>> START SOURCE EXTRACT
Updated on July 2024 by Sharon Lewis.
It could be argued that there are as many trading strategies as there are traders. Every trader has their own individual approach and traits that are particular to them.
However, there are some broader approaches to trading which have become popular over decades. These tried-and-tested methods continue to be used by traders worldwide. Find out more about these different trading approaches and discover the best trading strategy for you.
In this guide, we will look at:
What are Trading Strategies?
Trading strategies are systematic approaches employed by traders to make informed decisions in financial markets. They are step-by-step approaches that help traders capture opportunities amidst volatilities in the market and manage their risk.
Trading strategies can be short-term or long-term, depending on the time horizon of the trades, and they often involve setting:
- Specific entry and exit points
- Position sizing
- Trading time frames
- Risk management rules
By using trading strategies, traders can decide when to buy and sell, what volume to trade, and how to protect themselves from big losses.
1. Position Trading
Position trading involves taking a position aligned with the primary trend over a short to intermediate-term time frame, usually defined on a daily chart. To use the popular trading metaphor, the trend is your friend.
While various approaches can be employed, the core principle revolves around holding positions for several days or even weeks. This strategy capitalizes on major market movements and trends.
Pros of position trading:
- Position trading doesn’t need constant attention, which can be less stressful for traders compared to shorter-term strategies.
- By focusing on the bigger picture, position traders can catch major market trends and potentially earn significant profits.
- Position traders aren’t bothered by the day-to-day market ups and downs, which can help them make calmer decisions.
Cons of position trading:
- It might take a while to see the results of a position trade, and tying up money in a trade for a long time might not be suitable for everyone.
- Short-term changes that aren’t visible on a daily chart might impact position traders without them realizing.
- Position trading can also mean sticking with a losing trade for longer if the trend goes against your view, potentially leading to bigger losses.
>> END SOURCE EXTRACT
**EXERCISE REQUIREMENTS**.
- 1) According to the trading strategies guide, how long are positions held in position trading?
- 2) Carry on writing the trading strategies guide, starting right after its last sentence.
The material after this point has no connection to the trading strategies guide.
>> START ENTRIES SUPPLIED
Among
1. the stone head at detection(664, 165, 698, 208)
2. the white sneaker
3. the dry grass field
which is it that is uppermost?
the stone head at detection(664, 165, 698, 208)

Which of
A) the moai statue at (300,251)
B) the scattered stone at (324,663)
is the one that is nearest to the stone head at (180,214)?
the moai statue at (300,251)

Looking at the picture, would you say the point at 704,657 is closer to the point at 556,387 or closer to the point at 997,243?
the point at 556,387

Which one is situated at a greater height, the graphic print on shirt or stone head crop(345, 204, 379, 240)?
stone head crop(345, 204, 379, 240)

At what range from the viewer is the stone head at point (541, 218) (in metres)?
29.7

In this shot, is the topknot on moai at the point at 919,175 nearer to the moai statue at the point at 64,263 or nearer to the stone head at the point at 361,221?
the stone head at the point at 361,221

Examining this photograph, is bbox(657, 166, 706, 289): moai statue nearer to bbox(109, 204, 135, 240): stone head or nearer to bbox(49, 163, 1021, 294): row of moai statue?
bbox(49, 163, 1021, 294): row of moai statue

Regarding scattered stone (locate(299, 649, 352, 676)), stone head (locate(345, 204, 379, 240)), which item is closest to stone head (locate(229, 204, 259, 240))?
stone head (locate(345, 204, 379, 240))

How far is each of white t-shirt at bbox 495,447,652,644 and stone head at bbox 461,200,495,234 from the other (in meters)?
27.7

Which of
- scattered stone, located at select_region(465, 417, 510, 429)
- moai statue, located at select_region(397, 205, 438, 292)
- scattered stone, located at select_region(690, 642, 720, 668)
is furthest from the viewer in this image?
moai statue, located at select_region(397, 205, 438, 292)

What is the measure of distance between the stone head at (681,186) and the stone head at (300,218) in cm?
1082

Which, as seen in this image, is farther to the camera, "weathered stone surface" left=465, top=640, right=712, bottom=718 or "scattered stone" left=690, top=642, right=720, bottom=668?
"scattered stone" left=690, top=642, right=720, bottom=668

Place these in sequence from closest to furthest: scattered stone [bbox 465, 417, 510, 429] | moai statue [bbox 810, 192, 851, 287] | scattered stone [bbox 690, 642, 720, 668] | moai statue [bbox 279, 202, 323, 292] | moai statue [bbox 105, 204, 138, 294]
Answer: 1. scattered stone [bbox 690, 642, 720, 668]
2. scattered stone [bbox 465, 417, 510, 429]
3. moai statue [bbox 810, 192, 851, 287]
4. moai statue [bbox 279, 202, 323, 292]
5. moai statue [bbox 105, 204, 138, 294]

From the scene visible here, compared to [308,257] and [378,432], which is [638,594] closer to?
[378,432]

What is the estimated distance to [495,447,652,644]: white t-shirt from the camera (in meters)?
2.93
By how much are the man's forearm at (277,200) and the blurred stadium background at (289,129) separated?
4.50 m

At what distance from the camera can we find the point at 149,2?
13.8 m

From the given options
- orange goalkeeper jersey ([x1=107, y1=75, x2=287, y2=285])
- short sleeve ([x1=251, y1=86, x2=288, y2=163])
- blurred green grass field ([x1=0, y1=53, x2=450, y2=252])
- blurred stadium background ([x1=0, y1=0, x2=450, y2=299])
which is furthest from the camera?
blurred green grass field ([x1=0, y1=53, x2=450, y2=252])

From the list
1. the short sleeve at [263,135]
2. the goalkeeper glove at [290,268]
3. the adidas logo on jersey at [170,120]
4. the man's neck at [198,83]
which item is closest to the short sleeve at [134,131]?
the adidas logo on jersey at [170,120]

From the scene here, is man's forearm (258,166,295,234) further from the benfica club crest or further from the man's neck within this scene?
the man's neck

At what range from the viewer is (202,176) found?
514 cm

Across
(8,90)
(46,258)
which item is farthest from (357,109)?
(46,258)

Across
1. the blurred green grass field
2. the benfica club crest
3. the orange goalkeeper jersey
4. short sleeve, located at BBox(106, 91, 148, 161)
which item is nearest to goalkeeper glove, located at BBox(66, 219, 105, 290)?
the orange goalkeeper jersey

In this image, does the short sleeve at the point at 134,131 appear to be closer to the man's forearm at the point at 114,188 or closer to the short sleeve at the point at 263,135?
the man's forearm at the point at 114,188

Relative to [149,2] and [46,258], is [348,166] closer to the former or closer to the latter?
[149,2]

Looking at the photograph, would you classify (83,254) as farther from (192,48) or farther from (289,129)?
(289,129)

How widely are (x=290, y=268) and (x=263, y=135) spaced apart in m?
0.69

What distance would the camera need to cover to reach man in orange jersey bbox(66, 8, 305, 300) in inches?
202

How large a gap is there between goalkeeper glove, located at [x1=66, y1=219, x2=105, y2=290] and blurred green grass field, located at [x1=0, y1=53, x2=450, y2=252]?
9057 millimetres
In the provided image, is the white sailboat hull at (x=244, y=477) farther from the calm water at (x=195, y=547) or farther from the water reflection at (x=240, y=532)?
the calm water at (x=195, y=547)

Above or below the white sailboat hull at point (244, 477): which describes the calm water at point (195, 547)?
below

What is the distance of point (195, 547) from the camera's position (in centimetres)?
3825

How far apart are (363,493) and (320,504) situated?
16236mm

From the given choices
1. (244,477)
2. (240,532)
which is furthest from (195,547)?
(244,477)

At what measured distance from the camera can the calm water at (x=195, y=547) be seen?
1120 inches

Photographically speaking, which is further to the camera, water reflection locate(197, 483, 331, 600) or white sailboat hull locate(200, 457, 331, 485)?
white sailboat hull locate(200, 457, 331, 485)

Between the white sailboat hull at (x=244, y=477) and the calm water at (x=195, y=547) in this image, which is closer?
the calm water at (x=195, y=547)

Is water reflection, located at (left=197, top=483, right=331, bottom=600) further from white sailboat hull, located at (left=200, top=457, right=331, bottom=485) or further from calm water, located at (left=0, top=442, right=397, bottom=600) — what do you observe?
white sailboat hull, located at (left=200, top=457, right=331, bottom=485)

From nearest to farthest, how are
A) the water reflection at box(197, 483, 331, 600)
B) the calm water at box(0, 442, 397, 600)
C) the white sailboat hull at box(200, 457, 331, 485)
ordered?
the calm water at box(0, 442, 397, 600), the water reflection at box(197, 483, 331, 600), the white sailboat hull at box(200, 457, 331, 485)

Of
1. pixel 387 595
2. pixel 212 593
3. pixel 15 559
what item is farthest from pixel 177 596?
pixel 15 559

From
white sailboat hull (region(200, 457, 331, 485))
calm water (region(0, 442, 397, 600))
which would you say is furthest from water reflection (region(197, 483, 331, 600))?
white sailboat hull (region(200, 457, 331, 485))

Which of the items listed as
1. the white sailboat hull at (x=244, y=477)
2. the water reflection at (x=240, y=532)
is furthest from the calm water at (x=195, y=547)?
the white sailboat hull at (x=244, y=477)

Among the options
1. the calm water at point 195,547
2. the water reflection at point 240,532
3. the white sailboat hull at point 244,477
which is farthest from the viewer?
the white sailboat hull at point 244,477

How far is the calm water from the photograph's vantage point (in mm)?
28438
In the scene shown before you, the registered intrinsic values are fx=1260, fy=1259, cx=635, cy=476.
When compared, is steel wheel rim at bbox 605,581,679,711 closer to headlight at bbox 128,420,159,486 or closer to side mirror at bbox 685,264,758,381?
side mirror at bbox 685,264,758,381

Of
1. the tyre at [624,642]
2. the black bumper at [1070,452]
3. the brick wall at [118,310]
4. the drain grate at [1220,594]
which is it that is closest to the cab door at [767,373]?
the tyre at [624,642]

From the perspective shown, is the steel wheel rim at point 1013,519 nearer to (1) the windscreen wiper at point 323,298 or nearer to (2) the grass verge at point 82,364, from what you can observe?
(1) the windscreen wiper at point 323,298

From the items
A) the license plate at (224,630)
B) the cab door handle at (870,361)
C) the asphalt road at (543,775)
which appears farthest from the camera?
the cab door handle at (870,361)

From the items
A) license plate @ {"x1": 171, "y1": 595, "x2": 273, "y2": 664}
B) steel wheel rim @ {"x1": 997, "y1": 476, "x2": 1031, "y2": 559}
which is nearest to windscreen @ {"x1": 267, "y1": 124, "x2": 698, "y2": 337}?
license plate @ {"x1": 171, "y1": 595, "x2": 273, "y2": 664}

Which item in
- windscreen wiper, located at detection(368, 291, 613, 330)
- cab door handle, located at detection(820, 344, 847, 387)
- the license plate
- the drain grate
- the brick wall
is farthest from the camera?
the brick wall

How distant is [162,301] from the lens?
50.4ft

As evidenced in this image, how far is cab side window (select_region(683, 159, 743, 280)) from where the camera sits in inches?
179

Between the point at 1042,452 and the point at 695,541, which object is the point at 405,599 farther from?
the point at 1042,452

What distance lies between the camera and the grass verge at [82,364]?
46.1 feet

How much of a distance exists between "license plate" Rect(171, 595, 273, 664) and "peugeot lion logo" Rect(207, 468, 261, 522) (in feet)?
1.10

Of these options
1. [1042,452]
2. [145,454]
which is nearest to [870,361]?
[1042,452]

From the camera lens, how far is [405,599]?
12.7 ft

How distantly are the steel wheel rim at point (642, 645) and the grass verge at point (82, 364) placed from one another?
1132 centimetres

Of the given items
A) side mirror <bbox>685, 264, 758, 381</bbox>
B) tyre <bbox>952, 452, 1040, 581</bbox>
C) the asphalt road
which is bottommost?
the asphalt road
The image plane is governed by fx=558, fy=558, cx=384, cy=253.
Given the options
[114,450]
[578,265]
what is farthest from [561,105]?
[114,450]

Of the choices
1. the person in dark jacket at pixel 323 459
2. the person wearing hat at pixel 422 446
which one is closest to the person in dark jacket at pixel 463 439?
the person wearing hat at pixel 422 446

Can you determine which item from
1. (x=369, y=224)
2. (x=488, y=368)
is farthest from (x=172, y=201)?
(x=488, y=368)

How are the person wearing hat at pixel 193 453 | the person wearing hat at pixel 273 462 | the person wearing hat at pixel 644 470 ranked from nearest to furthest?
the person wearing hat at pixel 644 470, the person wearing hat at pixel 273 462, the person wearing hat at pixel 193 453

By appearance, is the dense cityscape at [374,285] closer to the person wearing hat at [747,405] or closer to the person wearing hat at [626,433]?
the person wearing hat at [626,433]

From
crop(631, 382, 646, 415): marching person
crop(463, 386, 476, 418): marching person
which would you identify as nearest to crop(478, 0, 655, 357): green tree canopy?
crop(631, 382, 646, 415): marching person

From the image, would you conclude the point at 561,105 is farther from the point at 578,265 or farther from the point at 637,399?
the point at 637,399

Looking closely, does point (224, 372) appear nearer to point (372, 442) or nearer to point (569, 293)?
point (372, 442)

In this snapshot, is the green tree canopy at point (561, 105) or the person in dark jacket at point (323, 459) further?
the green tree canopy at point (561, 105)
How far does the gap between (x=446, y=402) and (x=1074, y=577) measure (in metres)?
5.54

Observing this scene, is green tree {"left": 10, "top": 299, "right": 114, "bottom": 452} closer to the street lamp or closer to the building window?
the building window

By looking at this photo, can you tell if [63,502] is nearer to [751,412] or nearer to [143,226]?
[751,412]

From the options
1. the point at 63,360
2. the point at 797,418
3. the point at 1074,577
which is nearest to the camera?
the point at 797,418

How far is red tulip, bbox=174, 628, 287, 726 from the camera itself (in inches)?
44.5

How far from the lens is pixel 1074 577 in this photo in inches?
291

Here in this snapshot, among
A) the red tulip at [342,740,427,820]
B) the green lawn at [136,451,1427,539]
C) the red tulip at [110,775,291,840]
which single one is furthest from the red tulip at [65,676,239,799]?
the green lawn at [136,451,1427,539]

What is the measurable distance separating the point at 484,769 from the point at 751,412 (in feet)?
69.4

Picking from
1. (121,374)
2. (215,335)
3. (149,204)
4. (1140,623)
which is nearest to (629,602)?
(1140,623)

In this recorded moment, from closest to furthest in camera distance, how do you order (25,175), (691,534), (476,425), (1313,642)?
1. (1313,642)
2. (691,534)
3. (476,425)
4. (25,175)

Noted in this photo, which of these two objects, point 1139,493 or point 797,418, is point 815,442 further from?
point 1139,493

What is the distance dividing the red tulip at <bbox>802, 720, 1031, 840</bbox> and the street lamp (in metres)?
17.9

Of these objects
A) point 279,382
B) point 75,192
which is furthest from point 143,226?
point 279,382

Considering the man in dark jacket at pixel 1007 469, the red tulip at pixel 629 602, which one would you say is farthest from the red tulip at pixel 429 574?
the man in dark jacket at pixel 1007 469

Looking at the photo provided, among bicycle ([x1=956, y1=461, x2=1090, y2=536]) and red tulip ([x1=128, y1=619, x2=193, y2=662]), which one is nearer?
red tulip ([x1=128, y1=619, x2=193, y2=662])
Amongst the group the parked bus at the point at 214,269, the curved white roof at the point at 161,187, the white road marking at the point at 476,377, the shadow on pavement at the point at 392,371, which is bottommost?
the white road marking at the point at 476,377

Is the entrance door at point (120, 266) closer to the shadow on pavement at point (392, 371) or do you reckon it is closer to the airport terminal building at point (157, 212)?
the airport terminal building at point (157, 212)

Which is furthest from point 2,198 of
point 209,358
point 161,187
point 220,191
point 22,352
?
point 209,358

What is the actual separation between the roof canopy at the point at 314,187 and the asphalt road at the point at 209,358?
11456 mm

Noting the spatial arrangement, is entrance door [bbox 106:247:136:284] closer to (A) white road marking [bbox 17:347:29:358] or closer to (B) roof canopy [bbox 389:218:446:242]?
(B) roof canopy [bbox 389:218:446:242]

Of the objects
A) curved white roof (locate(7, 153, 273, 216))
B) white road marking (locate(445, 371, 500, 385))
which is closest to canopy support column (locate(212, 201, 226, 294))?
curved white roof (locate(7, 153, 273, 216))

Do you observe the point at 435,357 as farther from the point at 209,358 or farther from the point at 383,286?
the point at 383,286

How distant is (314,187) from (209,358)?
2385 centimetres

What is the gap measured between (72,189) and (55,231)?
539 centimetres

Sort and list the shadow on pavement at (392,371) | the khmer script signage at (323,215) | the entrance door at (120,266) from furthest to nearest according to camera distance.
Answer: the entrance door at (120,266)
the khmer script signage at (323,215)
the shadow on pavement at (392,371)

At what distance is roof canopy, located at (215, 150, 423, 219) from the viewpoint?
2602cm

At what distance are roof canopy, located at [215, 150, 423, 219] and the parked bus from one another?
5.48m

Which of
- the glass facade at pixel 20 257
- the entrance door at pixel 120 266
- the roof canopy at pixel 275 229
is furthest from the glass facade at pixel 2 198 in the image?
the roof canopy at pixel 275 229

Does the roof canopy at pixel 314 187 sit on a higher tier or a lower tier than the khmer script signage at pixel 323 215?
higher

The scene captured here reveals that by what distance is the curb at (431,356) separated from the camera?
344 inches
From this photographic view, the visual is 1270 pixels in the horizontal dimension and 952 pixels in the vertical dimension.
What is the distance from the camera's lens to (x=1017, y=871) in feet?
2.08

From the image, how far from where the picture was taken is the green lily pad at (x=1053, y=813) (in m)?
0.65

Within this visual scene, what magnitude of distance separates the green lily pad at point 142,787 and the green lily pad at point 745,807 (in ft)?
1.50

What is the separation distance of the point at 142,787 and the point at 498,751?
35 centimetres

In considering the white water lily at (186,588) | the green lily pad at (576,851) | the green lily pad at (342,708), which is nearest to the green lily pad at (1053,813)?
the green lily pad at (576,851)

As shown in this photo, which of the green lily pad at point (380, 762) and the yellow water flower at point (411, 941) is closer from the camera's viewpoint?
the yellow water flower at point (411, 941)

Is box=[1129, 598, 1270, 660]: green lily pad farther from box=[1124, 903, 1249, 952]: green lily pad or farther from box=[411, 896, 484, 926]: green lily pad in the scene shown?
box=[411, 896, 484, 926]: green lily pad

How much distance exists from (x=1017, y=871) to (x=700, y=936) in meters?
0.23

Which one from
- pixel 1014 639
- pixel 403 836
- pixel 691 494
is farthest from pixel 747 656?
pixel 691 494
>> END ENTRIES SUPPLIED
**TASK-BY-TASK RESULTS**.
- 1) For several days or even weeks.

- 2)
2. Swing Trading
Swing trading is like position trading, but the swing trader would look to identify swings in both directions within the primary trend. Swing trading is typically done on a short-term basis, as opposed to an intermediate or longer-term time frame.
Typically, swing traders would hold views and positions in a market for a couple of days, or for 1-2 weeks. Both position and swing traders often use trading strategies, like trend trading, counter-trend trading, momentum trading or breakout trading.
Pros of swing trading:
- Placed between short-term day trading and long-term investing, swing trading allows traders to capture price moves over a few days to weeks.
- By aiming to catch price swings within trends, swing traders can benefit from both upward and downward market movements.
- Swing trading doesn’t demand the constant attention needed in day trading. This reduces the pressure on traders, making it more accessible to those with full-time jobs or other commitments.
Cons of swing trading:
- Holding positions for several days exposes traders to overnight market movements and potential gaps, which could lead to unexpected losses.
- Swing traders might not catch every short-term price movement, potentially missing rapid market fluctuations that occur within their chosen time frame.
- Swing traders may find it challenging to predict and adapt to sudden shifts in market sentiment or unexpected news events that can disrupt their planned trades and strategies.
3. Day Trading
Day trading is simply trading within the day. The key characteristics of a day trader is that they open and close their open trading positions within the same trading day. This does not imply that day traders only execute one trade per day. In fact, most day traders have tactics where they buy and sell frequently throughout each trading day.
A key feature of day trading is to be “flat” at the end of the day. This means the day traders have closed out of all open positions before the end of the trading day. Day traders often use technical analysis as a key tool, employing technical indicators like RSI, MACD, and the Stochastic Oscillator, to help identify market conditions and assist with trading decisions.
Pros of day trading:
- Day trading aims to capitalise on short-term price movements within a single day, providing opportunities for faster earnings.
- Day trading eliminates the risk of being exposed to overnight market volatility or unexpected news events that can impact their trades.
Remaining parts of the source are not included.